**INSTRUCTION**
Output every entry exactly as written, but omit the pictures.

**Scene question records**
=======
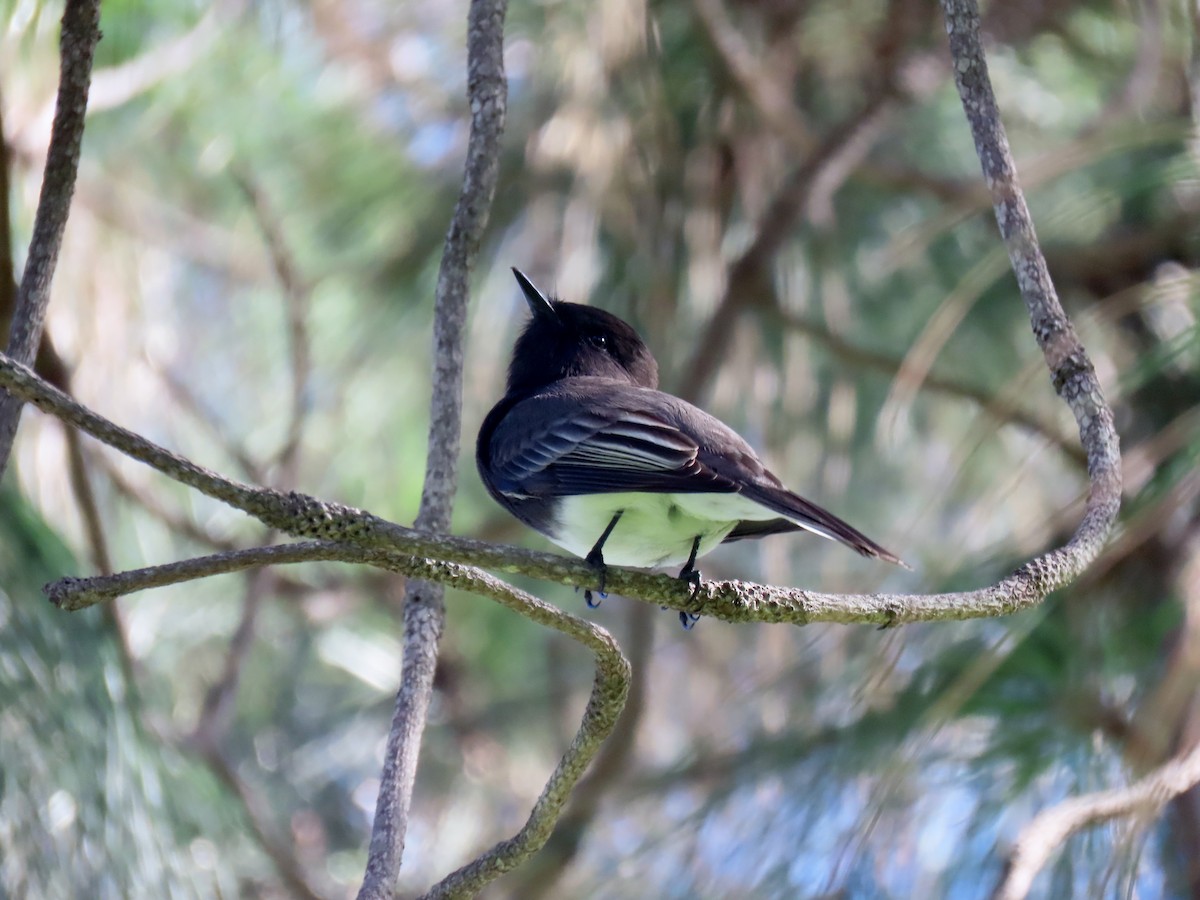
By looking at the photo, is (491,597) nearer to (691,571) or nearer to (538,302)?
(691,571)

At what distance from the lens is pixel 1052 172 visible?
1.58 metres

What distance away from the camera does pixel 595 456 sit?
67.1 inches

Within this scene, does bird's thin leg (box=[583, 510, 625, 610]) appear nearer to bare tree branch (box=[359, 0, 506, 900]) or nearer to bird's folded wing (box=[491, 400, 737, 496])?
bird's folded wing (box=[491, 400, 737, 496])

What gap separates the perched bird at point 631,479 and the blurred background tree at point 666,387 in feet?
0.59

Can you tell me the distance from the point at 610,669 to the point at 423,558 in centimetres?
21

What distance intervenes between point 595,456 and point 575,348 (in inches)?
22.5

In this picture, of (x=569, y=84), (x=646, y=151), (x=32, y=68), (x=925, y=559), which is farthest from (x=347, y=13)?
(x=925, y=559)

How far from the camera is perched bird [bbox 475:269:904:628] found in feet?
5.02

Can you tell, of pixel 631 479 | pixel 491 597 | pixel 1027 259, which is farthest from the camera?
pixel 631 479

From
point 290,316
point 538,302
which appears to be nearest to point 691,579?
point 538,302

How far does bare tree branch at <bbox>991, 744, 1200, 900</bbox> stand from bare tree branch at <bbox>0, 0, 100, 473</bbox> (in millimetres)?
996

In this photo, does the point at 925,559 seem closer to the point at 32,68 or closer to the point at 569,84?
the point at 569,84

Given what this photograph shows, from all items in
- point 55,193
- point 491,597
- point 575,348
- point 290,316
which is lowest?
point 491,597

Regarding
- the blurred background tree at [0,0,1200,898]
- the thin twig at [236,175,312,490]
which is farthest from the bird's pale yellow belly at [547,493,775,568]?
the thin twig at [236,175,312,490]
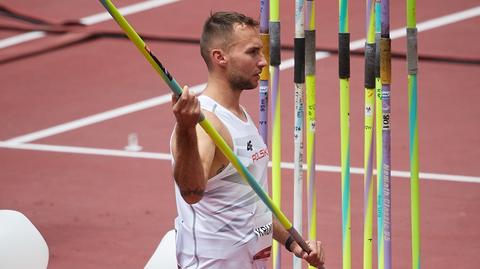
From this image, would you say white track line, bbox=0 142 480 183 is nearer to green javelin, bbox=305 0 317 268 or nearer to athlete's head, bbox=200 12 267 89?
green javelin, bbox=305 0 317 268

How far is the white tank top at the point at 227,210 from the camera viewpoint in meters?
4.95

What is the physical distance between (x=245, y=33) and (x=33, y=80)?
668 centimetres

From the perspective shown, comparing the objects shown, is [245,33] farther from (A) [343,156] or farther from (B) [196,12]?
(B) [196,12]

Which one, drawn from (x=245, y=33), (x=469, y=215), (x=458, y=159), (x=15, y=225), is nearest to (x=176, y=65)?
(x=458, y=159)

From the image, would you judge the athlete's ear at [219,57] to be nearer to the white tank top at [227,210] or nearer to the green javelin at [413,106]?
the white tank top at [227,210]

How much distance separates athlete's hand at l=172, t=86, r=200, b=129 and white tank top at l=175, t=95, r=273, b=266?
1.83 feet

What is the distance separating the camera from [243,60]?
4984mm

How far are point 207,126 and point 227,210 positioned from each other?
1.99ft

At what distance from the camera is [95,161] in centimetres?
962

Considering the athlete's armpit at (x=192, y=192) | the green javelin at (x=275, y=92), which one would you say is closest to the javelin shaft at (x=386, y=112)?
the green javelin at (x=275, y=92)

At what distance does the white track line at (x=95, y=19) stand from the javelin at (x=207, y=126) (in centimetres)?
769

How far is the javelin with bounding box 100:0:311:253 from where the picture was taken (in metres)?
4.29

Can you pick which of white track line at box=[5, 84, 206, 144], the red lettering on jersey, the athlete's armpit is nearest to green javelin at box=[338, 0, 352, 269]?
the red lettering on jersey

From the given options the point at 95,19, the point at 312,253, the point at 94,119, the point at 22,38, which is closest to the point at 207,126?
=======
**COMPLETE OUTPUT**
By looking at the photo, is (491,597) nearer to (691,571) or nearer to (538,302)?
(691,571)

At what distance from the lens is pixel 1052 172 visible?
1.58 metres

What distance away from the camera does pixel 595 456 sit?
67.1 inches

Within this scene, does bird's thin leg (box=[583, 510, 625, 610]) appear nearer to bare tree branch (box=[359, 0, 506, 900]) or nearer to bird's folded wing (box=[491, 400, 737, 496])?
bird's folded wing (box=[491, 400, 737, 496])

What gap separates the perched bird at point 631,479 and the blurred background tree at point 666,387 in feet?
0.59

Can you tell me the distance from the point at 610,669 to the point at 423,558 in centimetres?
21

What distance intervenes between point 595,456 and point 575,348 (in inches)?
22.5

In this picture, of (x=569, y=84), (x=646, y=151), (x=32, y=68), (x=925, y=559), which is farthest from (x=347, y=13)?
(x=925, y=559)

How far from the camera is perched bird [bbox 475:269:904:628] found in feet?
5.02

Can you tell, of pixel 631 479 | pixel 491 597 | pixel 1027 259, which is farthest from the camera?
pixel 631 479

From
point 290,316
point 538,302
which appears to be nearest to point 691,579?
point 538,302

How far does bare tree branch at <bbox>991, 744, 1200, 900</bbox> stand from bare tree branch at <bbox>0, 0, 100, 473</bbox> (in millimetres)?
996

In this photo, does the point at 925,559 seem closer to the point at 32,68 or closer to the point at 569,84?
the point at 569,84

Given what this photograph shows, from all items in
- point 55,193
- point 491,597
- point 575,348
- point 290,316
which is lowest?
point 491,597

Regarding
- the blurred background tree at [0,0,1200,898]
- the thin twig at [236,175,312,490]
which is farthest from the bird's pale yellow belly at [547,493,775,568]?
the thin twig at [236,175,312,490]
From this image, would you say white track line, bbox=0 142 480 183 is nearer to green javelin, bbox=305 0 317 268 or nearer to athlete's head, bbox=200 12 267 89?
green javelin, bbox=305 0 317 268

How far is the white tank top at the point at 227,210 from the camera viewpoint in meters?
4.95

What is the physical distance between (x=245, y=33) and (x=33, y=80)?
668 centimetres

From the perspective shown, comparing the objects shown, is [245,33] farther from (A) [343,156] or farther from (B) [196,12]?
(B) [196,12]

Which one, drawn from (x=245, y=33), (x=469, y=215), (x=458, y=159), (x=15, y=225), is nearest to (x=176, y=65)?
(x=458, y=159)

From the image, would you judge the athlete's ear at [219,57] to be nearer to the white tank top at [227,210] or nearer to the green javelin at [413,106]?
the white tank top at [227,210]

How much distance separates athlete's hand at l=172, t=86, r=200, b=129 and white tank top at l=175, t=95, r=273, b=266?
1.83 feet

What is the distance separating the camera from [243,60]?
4984mm

How far are point 207,126 and point 227,210 positioned from each other?
1.99ft

At what distance from the camera is [95,161] in centimetres?
962

Considering the athlete's armpit at (x=192, y=192) | the green javelin at (x=275, y=92), which one would you say is closest to the javelin shaft at (x=386, y=112)?
the green javelin at (x=275, y=92)

At what distance does the white track line at (x=95, y=19) stand from the javelin at (x=207, y=126) (in centimetres)?
769

How far is the javelin with bounding box 100:0:311:253 from where the picture was taken (in metres)?
4.29

Can you pick which of white track line at box=[5, 84, 206, 144], the red lettering on jersey, the athlete's armpit is nearest to green javelin at box=[338, 0, 352, 269]?
the red lettering on jersey

From the given options the point at 95,19, the point at 312,253, the point at 94,119, the point at 22,38, which is closest to the point at 207,126?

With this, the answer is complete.